Extracted records
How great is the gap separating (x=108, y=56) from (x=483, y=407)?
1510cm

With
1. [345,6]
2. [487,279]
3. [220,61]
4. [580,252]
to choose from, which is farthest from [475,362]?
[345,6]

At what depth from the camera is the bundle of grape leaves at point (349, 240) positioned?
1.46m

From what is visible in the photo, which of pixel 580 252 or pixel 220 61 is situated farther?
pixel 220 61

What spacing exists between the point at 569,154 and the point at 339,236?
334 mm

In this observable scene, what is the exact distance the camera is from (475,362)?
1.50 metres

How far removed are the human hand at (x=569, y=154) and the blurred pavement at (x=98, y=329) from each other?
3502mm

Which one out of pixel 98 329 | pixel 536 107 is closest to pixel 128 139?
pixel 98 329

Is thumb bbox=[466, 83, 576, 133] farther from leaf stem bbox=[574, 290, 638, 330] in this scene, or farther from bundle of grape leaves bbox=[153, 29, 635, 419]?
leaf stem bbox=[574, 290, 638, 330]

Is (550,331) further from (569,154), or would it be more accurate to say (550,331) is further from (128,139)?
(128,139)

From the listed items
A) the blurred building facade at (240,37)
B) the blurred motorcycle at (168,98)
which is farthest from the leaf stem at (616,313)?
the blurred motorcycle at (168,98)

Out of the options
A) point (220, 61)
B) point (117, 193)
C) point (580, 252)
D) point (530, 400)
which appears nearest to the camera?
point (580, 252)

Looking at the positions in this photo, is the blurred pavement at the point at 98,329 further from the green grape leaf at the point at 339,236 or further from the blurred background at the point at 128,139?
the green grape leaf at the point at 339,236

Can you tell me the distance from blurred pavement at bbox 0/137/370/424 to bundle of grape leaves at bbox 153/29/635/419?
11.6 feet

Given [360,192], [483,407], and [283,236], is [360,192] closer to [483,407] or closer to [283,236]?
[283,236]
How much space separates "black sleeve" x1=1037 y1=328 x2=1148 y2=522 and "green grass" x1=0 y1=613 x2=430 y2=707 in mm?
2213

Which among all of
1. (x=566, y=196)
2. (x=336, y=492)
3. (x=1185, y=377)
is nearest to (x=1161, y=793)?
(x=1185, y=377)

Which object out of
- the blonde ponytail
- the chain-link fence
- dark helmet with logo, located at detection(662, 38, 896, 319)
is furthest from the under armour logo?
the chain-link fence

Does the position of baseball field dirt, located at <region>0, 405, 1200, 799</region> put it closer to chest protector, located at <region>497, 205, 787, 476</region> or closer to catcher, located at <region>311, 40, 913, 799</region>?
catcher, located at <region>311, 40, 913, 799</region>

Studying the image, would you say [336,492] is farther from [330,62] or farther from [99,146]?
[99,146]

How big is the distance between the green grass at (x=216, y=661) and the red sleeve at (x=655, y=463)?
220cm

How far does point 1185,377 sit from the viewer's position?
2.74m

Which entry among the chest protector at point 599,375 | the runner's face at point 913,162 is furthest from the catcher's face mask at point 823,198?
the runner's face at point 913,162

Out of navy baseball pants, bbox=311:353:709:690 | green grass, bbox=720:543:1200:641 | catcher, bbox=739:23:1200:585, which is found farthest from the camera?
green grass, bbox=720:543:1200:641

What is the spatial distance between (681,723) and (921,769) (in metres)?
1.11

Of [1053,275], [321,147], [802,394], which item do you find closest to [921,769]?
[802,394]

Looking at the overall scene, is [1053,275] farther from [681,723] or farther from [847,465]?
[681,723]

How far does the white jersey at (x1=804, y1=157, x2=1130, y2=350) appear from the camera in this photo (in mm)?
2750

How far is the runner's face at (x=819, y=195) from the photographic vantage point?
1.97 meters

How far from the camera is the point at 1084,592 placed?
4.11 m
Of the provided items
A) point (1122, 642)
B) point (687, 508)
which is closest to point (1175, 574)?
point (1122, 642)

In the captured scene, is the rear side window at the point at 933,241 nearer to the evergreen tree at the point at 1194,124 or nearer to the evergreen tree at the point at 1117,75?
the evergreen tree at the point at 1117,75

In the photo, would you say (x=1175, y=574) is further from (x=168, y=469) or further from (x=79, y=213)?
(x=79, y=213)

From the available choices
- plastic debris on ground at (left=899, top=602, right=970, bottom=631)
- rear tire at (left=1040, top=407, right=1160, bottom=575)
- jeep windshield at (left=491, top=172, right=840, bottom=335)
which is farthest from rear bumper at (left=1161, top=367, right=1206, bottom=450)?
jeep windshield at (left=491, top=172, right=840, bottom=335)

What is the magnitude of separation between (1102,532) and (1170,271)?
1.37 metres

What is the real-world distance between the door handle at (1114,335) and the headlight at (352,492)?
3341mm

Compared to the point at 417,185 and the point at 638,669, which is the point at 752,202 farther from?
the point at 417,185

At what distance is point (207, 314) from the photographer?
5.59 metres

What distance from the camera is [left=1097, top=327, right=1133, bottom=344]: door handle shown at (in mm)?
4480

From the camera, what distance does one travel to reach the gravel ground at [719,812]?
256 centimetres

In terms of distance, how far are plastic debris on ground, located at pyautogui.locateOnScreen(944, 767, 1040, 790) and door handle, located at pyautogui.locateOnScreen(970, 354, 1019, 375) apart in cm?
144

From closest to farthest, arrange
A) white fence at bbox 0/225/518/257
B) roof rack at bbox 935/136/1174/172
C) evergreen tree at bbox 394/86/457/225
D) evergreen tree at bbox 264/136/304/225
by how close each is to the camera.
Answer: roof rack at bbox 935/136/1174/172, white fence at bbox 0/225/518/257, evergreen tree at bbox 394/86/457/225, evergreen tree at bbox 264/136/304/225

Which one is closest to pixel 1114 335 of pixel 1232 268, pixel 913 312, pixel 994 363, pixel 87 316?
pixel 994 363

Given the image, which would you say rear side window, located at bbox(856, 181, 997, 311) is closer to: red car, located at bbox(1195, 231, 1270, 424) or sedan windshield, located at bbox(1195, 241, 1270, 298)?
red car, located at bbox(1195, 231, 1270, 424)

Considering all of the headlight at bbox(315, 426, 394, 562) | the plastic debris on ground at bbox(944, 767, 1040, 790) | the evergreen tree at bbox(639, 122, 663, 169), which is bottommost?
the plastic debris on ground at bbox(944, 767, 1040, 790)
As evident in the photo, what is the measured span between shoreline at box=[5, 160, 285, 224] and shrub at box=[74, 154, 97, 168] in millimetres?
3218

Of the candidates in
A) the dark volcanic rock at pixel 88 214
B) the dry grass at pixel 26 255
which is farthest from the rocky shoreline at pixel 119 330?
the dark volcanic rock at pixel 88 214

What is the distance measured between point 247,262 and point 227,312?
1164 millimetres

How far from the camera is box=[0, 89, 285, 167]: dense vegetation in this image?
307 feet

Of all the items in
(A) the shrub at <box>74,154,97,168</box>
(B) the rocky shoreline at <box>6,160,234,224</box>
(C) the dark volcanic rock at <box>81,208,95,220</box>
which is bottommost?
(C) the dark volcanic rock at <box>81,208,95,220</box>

Short problem:
Reproduce the rows verbatim, beginning with the line that contains "From the available choices" and ending with the line that contains "Answer: roof rack", both included.

Expected answer:
From the available choices
- plastic debris on ground at (left=899, top=602, right=970, bottom=631)
- rear tire at (left=1040, top=407, right=1160, bottom=575)
- jeep windshield at (left=491, top=172, right=840, bottom=335)
which is farthest from rear bumper at (left=1161, top=367, right=1206, bottom=450)?
jeep windshield at (left=491, top=172, right=840, bottom=335)

What is the magnitude of separation between (1102,532) and (1170,271)?
1.37 metres

What is the real-world distance between the door handle at (1114,335) and the headlight at (352,492)?
3341mm

Compared to the point at 417,185 and the point at 638,669, which is the point at 752,202 farther from?
the point at 417,185

At what distance is point (207, 314) from the photographer?
5.59 metres

What distance from the camera is [left=1097, top=327, right=1133, bottom=344]: door handle shown at (in mm)?
4480

From the camera, what distance does one travel to reach the gravel ground at [719,812]?
256 centimetres

In terms of distance, how far are plastic debris on ground, located at pyautogui.locateOnScreen(944, 767, 1040, 790) and door handle, located at pyautogui.locateOnScreen(970, 354, 1019, 375) apart in cm?
144

From closest to farthest, arrange
A) white fence at bbox 0/225/518/257
B) roof rack at bbox 935/136/1174/172
C) evergreen tree at bbox 394/86/457/225
D) evergreen tree at bbox 264/136/304/225
by how close each is to the camera.
Answer: roof rack at bbox 935/136/1174/172, white fence at bbox 0/225/518/257, evergreen tree at bbox 394/86/457/225, evergreen tree at bbox 264/136/304/225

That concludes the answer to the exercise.